謹賀新年。
明けてしまったけれど、年末に起きた事を少しずつ。
東京ドームでのザ・タイガースリサイタル。
遂にトッポが戻ってきて、往年のメンバーが揃った。再結成の類には基本的に触手が伸びないのだけれど、タイガースだけはやっぱり観ておきたかったのだ。
第一部はカヴァー曲のみ。
タイムイズオンマイサイド、ノーウェアマン…ストーンズやビートルズのカヴァーをタイガースの演奏で聴く、という至高の贅沢。今でも歌唱力の衰えないジュリーは勿論、超低音のサリー、煌びやかなトッポの高音、本人達も当時からハーモニーだけは絶対の自信があったのが納得できる。齢を重ねていても…なにしろ40年以上である!…レコードで聴かれるあのハーモニーになるのだから感激である。タローが振り分けたパートがそれぞれの役割を持ち、誰が欠けてもダメ、5−1=0ってのはテンプターズのアルバムタイトルだけれど、いいバンドというのはこういうことなんだろう。
シローも車椅子で登場。イエスタデイを歌った。涙してしまう。周りの客もみんな泣いていた。宇宙一美しい、イエスタデイだった。タイガースの情報源だった彼らしく、ロックのウンチクも言ったし、ワイドショーの司会時代みたいにボヤきギャグも披露。病状はキビしそうなのにあっぱれであった。

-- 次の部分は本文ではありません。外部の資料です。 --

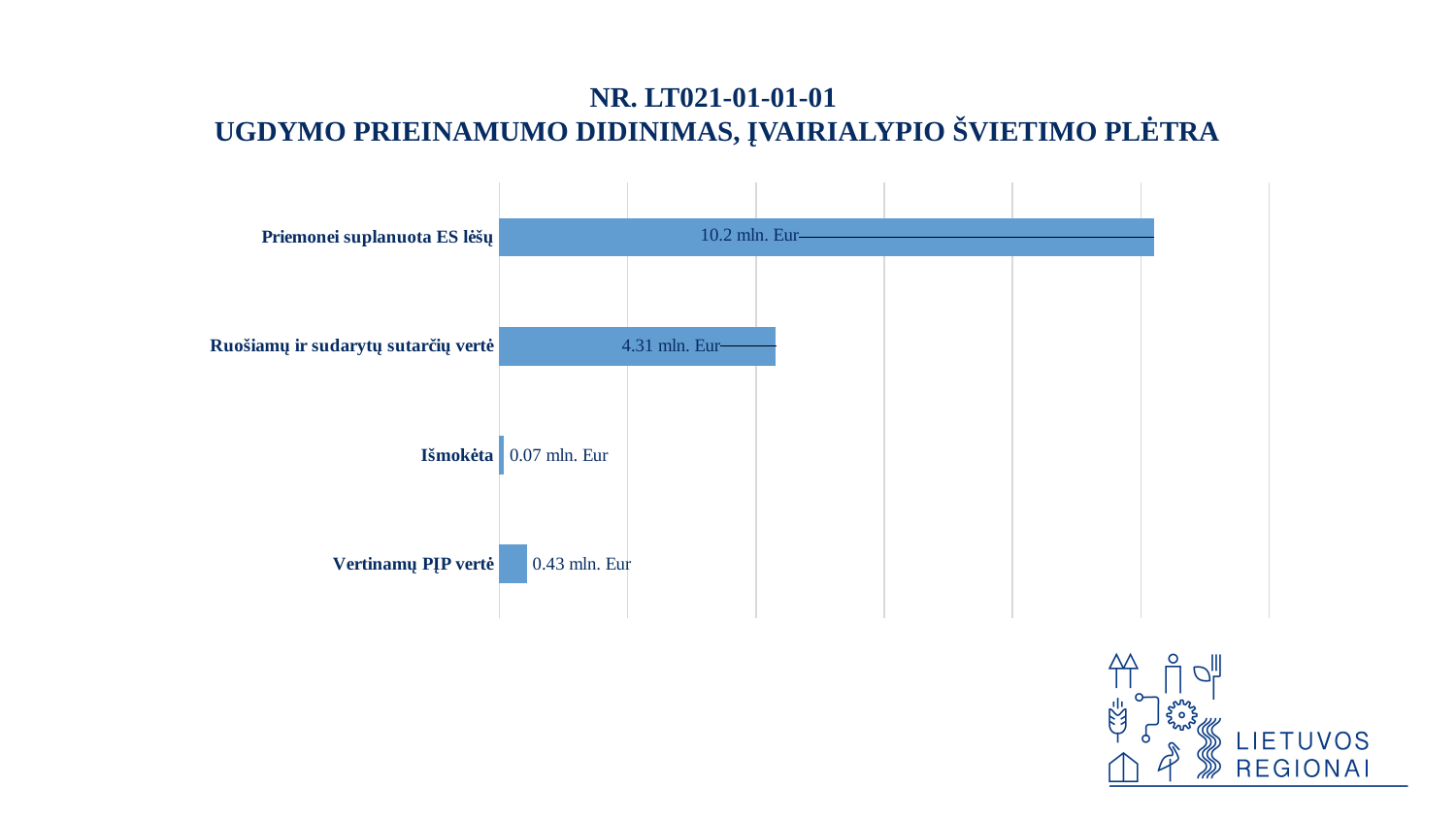
Which category has the highest value? Priemonei suplanuota ES lėšų What is the value for Vertinamų PĮP vertė? 0.43 mln. Eur What is the difference between Vertinamų PĮP vertė and Išmokėta? 0.36 mln. Eur What is the value for Priemonei suplanuota ES lėšų? 10.2 mln. Eur What is the difference between Priemonei suplanuota ES lėšų and Ruošiamų ir sudarytų sutarčių vertė? 5.89 mln. Eur Which is larger, Vertinamų PĮP vertė or Išmokėta? Vertinamų PĮP vertė What is the value for Išmokėta? 0.07 mln. Eur How many categories are shown in the chart? 4 What kind of chart is shown on the slide? Bar chart Which category has the lowest value? Išmokėta What is the value for Ruošiamų ir sudarytų sutarčių vertė? 4.31 mln. Eur What is the measure number shown in the title above the chart? NR. LT021-01-01-01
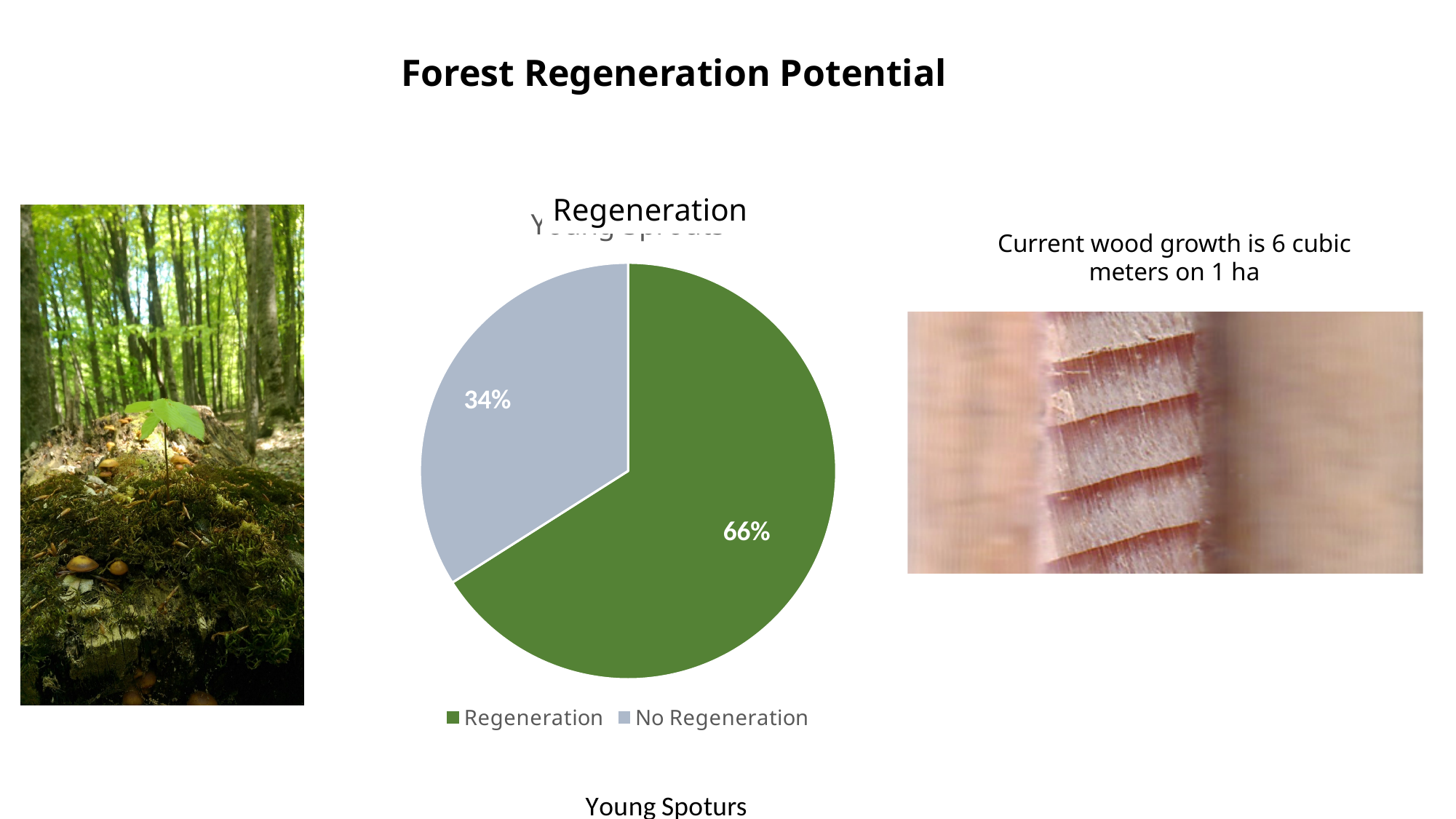
How many slices does the pie chart have? 2 What colour is the No Regeneration slice in the pie chart? grey-blue What colour is the Regeneration slice in the pie chart? green Which is larger in the pie chart, Regeneration or No Regeneration? Regeneration What percentage of the pie chart is labelled Regeneration? 66% Which slice of the pie chart is the smallest? No Regeneration How many entries does the pie chart legend list? 2 Which slice of the pie chart is the largest? Regeneration What is the difference in percentage points between the Regeneration and No Regeneration slices? 32 What type of chart is shown on the slide? pie chart What percentage of the pie chart is labelled No Regeneration? 34%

演奏そのものの揺らぎも生々しく、当時のリサイタルの再現がなされたのではないか。レコードではすぎやまこういち氏により芸術的に装飾されたアレンジメントで世界観を提示してくれたけれど、出発点は今回ステージで演っていたようなガレージコンボなのである。選ばれし者達のスター性は唯一無二であるが、ロックに憧れた少年達が楽器を持ち寄って集まった当時の姿が浮かび上がり、親近感を覚える。それにしても解散時から冷凍保存されて解凍したばかりのようなピーのドラムの躍動感といったら!先日、アランメリルのインタビューを読んだけれど、彼が当時、日劇ウェスタンカーニバル前夜に観た、ピーのドラム個人練習が鬼気迫るものだったらしい。ピーは、やりたいこともやれない息苦しさで去ってしまったのだが、ただひたすらロックバンドでドラムが叩きたかっただけなんだろう。努力しないと叩けないドラムである。
第二部。オリジナルナンバー中心。
席が遠くて音響が良いとは言い難かったが、やっぱりサリーに釘付けである。後に名優岸部一徳に転身する彼が、世界に誇る名ベーシストであった事実。開き目の足を踏ん張り、身体を揺らしながらヘフナーをピックでブンブン弾きまくる姿にシビれた。ツェッペリンが褒めたんだもんね。やっぱり「美しき愛の掟」が最高だった。
タイガースの後、日本の歌謡界を揺るがす活躍をした伝説のシンガー、ジュリーも、勿論輝いているのだけれど、後から入ってきたバンドの一メンバーの枠からはみ出る事がなく、他のメンバーを立てる後輩、みたいな…おそらく当時のパワーバランスってこんな風だったんだろうなぁ、と思って、そういうものが透けて見えるようなステージを観られたのは本当に貴重だし、素敵な事だと思う。
才能と品を兼ね備えて、日本のロック創世記に綺羅星の如く登場した若者達が誰一人として欠ける事なく40年後にこうやって目の前に現れて、まるで神話のようにしか思ってなかったから、兎に角、目に焼き付けなきゃ、と多少力が入りすぎた感があり、なんだかあっという間に終わってしまって、やっぱり夢だったのではないか、と思ったくらいで、…遠目のシュールな白昼夢、という表現が正しいのかもしれない。やっと憧れの先輩に会えた感じもある。
興奮やらいろいろ混じり合って自分でも何を書いているかわからなくなったけれど、ここまでにしとうございます。おわり。